**Data extracted from a collection**.

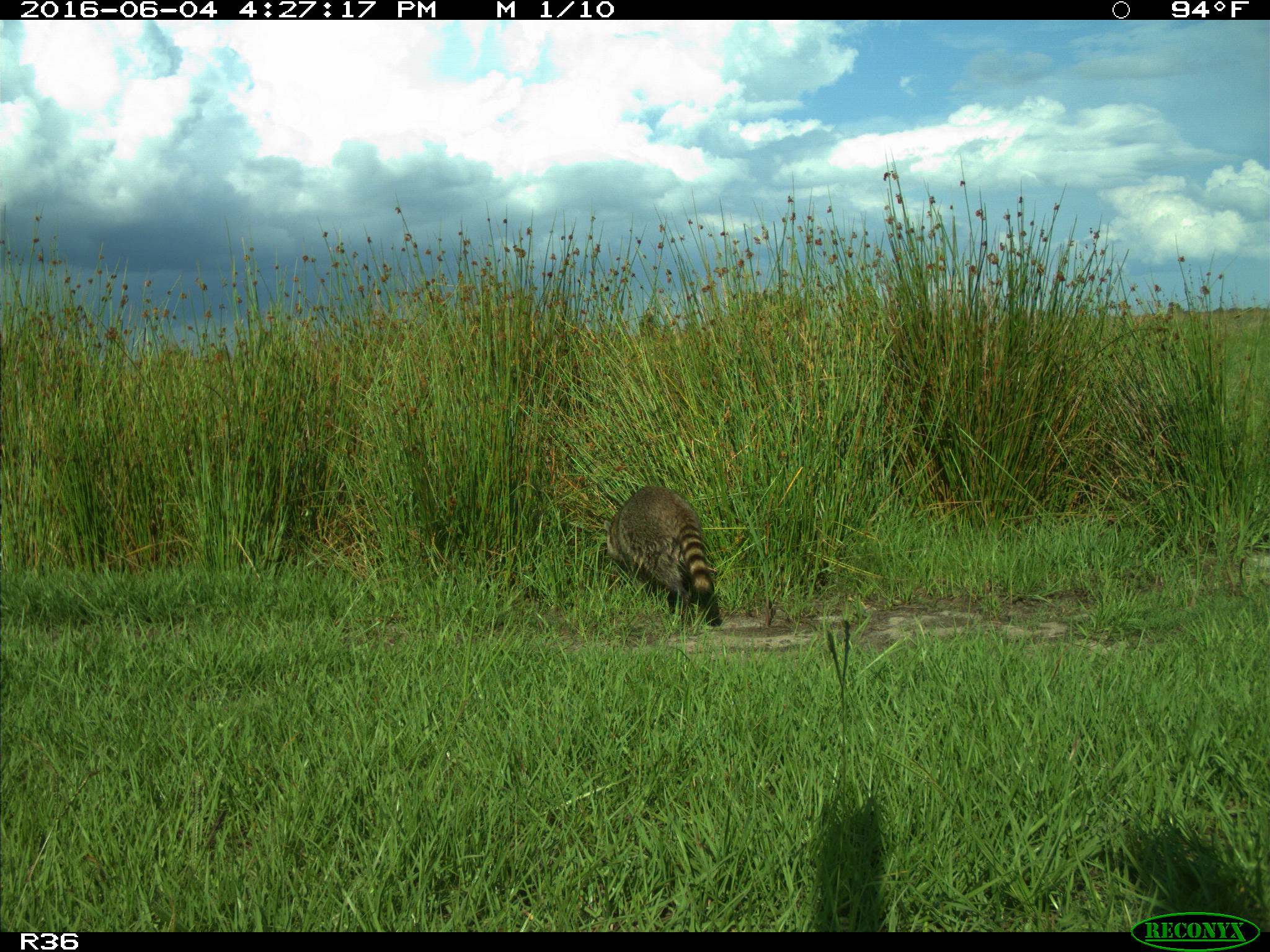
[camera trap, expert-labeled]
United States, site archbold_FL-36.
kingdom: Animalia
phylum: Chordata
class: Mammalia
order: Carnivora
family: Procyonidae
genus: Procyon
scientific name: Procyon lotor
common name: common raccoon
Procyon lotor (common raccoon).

==

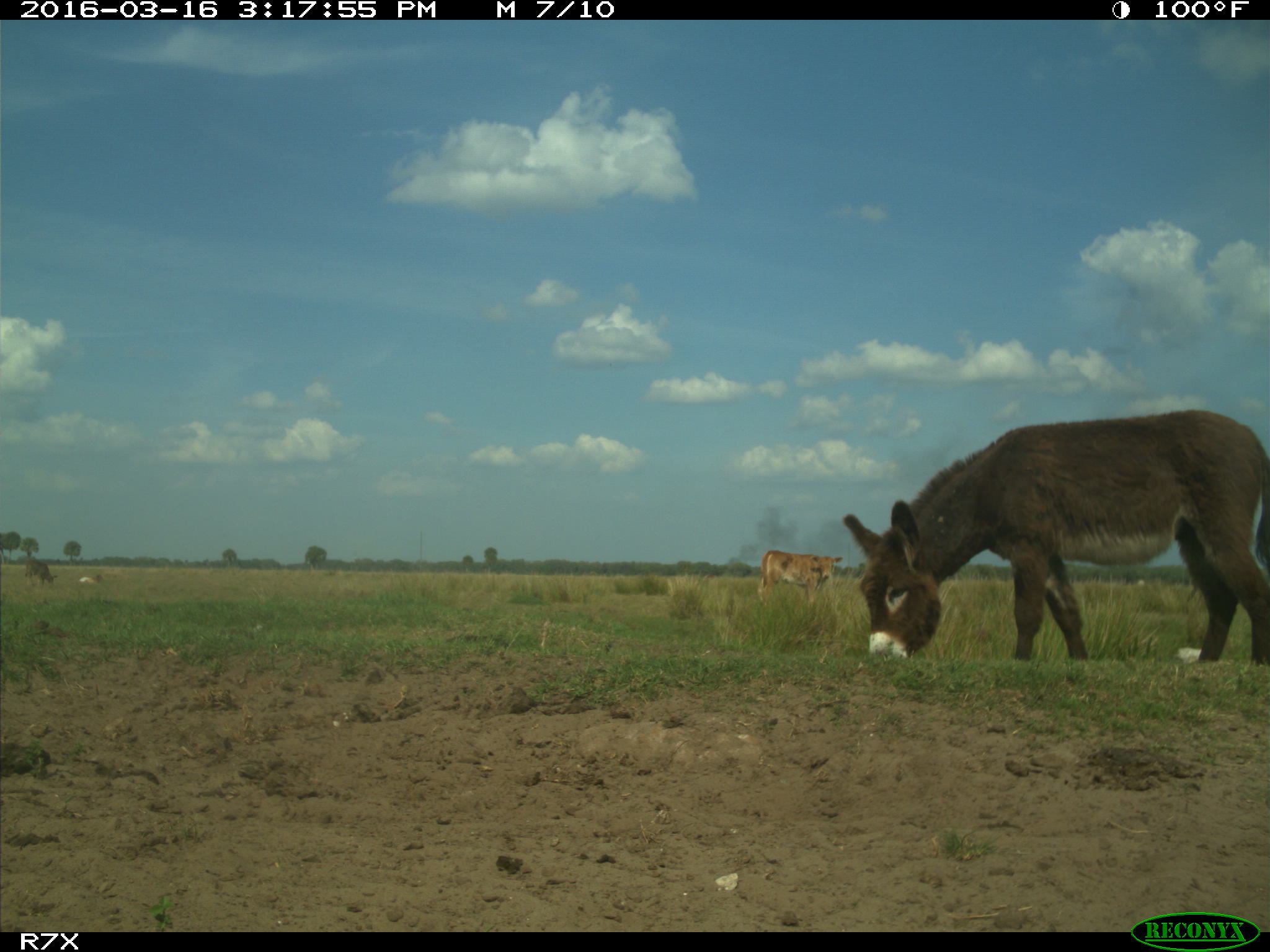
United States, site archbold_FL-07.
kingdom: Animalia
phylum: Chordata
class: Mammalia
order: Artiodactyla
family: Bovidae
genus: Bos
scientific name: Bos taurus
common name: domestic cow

**Work to be completed**. Report how many lines above hold "United", number only.

**Exercise output**. 2